**PROBLEM REQUIREMENTS**
Copy the entries from the line with "In terms of distance, how far is the green" through the end of the entries, replacing "small plant" with "low shrub" and leaving everything else unchanged.
INPUT FOR THIS TASK start
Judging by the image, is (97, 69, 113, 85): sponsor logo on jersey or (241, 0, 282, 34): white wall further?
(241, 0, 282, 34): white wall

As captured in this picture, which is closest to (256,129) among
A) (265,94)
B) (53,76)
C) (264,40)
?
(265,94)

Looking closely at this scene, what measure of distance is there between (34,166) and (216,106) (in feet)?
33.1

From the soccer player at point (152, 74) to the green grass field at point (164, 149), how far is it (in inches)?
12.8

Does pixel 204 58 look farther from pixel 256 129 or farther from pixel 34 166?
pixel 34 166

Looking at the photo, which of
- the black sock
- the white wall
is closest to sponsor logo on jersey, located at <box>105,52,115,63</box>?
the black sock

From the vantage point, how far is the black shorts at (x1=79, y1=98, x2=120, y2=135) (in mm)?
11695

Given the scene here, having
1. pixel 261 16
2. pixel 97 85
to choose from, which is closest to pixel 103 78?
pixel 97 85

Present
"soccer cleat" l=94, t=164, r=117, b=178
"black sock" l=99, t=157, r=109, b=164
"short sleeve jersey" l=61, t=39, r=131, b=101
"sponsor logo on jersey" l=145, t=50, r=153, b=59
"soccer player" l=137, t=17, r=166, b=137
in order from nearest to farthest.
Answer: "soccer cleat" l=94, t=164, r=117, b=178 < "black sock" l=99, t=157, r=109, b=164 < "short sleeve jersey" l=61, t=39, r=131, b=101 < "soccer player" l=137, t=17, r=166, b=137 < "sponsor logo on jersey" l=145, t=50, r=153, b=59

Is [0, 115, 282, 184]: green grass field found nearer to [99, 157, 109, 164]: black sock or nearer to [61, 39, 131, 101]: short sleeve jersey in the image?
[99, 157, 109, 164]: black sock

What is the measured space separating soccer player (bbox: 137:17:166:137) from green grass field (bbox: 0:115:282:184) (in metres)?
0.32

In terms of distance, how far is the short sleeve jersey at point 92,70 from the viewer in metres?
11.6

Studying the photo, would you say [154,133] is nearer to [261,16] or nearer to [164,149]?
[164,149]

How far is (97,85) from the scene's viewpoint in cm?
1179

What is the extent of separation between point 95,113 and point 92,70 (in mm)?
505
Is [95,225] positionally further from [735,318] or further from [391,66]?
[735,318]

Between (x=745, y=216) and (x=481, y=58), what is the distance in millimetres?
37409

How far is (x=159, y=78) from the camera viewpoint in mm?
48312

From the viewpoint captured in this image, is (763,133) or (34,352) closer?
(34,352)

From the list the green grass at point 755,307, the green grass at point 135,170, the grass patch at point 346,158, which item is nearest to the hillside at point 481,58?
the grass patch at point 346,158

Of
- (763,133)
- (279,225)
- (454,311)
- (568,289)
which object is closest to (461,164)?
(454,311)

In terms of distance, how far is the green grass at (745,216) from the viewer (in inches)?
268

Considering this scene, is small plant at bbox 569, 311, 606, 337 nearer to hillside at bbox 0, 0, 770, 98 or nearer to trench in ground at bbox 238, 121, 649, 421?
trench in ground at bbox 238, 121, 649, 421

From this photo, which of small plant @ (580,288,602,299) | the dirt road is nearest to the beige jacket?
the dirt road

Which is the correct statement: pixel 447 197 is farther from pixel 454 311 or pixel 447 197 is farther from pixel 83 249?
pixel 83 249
INPUT FOR THIS TASK end
**WRITTEN ANSWER**
In terms of distance, how far is the green grass at (745,216) from the viewer (in inches)?
268

Considering this scene, is low shrub at bbox 569, 311, 606, 337 nearer to hillside at bbox 0, 0, 770, 98 or nearer to trench in ground at bbox 238, 121, 649, 421?
trench in ground at bbox 238, 121, 649, 421

From this photo, which of low shrub @ (580,288,602,299) | the dirt road is nearest to the beige jacket?
the dirt road

Which is the correct statement: pixel 447 197 is farther from pixel 454 311 or pixel 447 197 is farther from pixel 83 249?
pixel 83 249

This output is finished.